Langsam wandte ich mich um und entdeckte eine Frau mit zwei kleinen Kindern unter mehreren großen Steinen. Zögernd lief ich los und kniete mich neben sie. Gehirnerschütterung, offene Wunden am Bauch, gebrochene Beine ... die Frau war so gut wie tot. "Bitte !" flüsterte sie schwach und reichte mir ihre Kinder. "Passen sie auf sie auf ..." ihre Stimme brach.

Sie war gegangen. Das Mädchen drückte sich ängstlich an mich. Tränen liefen den beiden über das Gesicht. Ich blendete alles um mich herum aus und nahm sie auf den Arm, machte mich auf den Weg. In meiner linken Hand lag die kleinere rechte des Jungen. Es dauerte, aber irgendwann kamen wir vor einer alten Fabrikhalle zum stehen.

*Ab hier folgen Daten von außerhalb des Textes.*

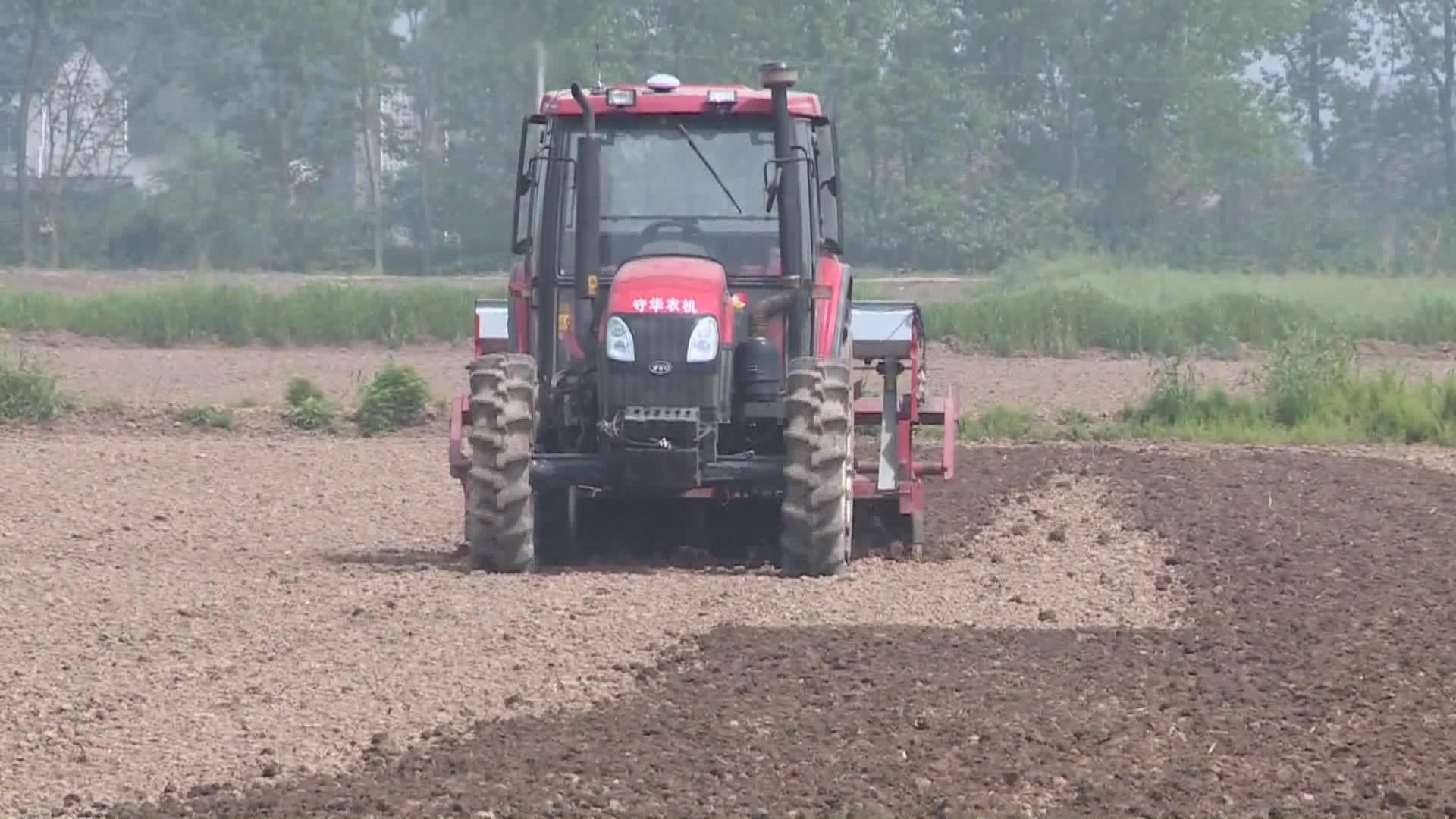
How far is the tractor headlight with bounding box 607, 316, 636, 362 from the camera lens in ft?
34.6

Mein Blick huschte zu den blauen Augen des Mädchens. Angst und Trauer lagen in ihnen. Sie erinnerte mich an mein altes ich. Nein, ich würde auf sie aufpassen. Ihnen sollte nicht das passieren, was mir wiederfahren war. Dafür würde ich sorgen. Komme was wolle ...

Ein müdes lächeln huschte über mein Gesicht. Ich war jetzt das letzte was sie hatten. Keine Verwandte, auf sich allein gestellt. Ohne mich ... ein gefundenes Fressen für Strucker und Hydra.

Ein quietschen ertönte, als ich die schwere Eisentür aufschob. Vorsichtig stellte ich das Mädchen auf ihre Beine, erschuf eine Lichtkugel und sah mich um. "Ja, hier können wir erstmal bleiben !" sagte ich leise und schloss die Tür hinter mir. Danach führte ich die Geschwister durch die Halle zu einer Treppe.

Die Kugel schwebte neben uns her, als wir die Treppen hinauf stiegen. Oben angekommen führte ein langer Gang zu einer schmalen alten Holztür. Auf der anderen Seite standen zwei neben einander stehende Pritschen und an der gegenüberliegenden Wand lehnte eine Matratze.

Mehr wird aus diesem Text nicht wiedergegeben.